[About this exercise]: Return, from the material below, each line in which the word "site" is present.

[Data supplied]:
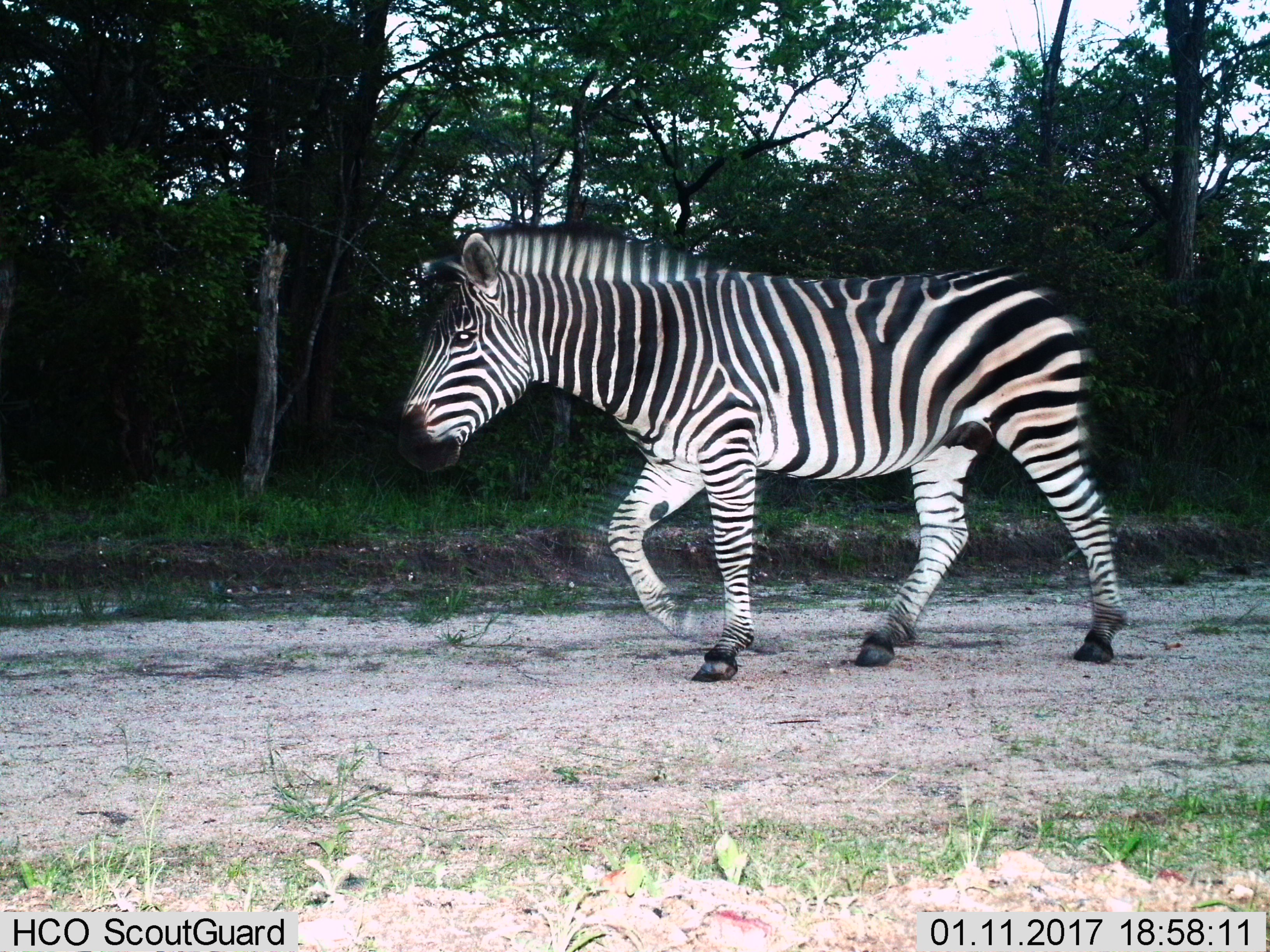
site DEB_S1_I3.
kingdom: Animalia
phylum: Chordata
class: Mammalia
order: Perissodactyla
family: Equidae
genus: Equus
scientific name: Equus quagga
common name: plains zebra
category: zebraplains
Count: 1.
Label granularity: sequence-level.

...

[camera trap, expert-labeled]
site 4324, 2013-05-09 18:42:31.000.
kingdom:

==

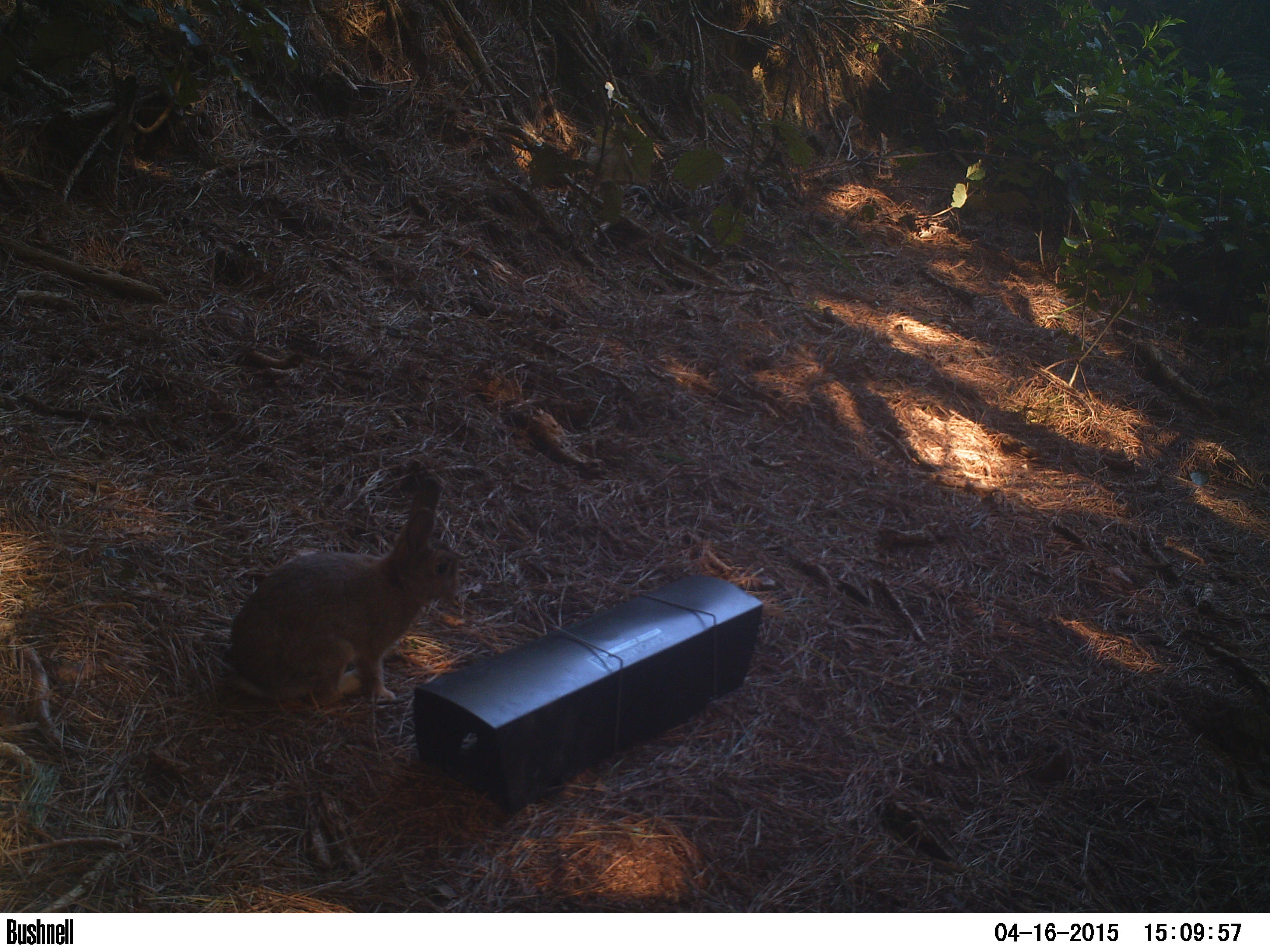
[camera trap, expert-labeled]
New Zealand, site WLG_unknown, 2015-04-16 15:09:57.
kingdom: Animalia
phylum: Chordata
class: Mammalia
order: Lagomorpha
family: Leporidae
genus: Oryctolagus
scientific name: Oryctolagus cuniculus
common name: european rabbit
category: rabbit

[Result of the task]:
site DEB_S1_I3.
site 4324, 2013-05-09 18:42:31.000.
New Zealand, site WLG_unknown, 2015-04-16 15:09:57.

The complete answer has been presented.